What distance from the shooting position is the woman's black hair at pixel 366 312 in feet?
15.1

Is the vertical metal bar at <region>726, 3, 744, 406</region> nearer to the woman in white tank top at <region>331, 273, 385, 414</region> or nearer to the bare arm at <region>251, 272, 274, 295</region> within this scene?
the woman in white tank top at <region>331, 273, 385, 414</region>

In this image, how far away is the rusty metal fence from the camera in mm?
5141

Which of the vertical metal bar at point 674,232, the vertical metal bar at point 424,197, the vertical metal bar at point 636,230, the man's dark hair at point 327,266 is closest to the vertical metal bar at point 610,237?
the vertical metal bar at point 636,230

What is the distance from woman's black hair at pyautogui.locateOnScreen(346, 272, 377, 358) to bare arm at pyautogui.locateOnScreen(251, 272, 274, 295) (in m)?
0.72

----------

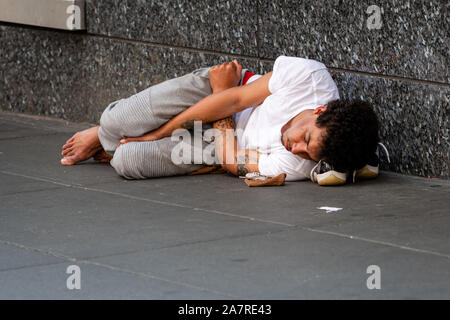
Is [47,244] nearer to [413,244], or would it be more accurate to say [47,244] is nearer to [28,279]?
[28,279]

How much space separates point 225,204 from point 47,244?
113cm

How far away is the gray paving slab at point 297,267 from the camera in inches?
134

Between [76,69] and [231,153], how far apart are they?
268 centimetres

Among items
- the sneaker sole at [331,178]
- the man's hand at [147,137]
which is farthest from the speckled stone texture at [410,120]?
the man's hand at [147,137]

----------

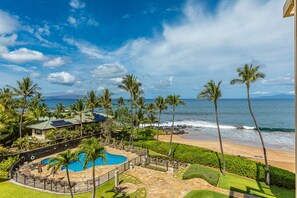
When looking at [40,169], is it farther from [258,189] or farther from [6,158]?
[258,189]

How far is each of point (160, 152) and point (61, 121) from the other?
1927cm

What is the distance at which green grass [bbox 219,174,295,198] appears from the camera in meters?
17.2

----------

TASK TO COMPLETE:
Report every line above that contains the word "black", copying each one in full.

SOLUTION:
What distance from the shooting position is the woman's black hair at pixel 366 312 in feet?
What is the distance from woman's black hair at pyautogui.locateOnScreen(346, 272, 377, 358) to bare arm at pyautogui.locateOnScreen(251, 272, 274, 295) (in m)?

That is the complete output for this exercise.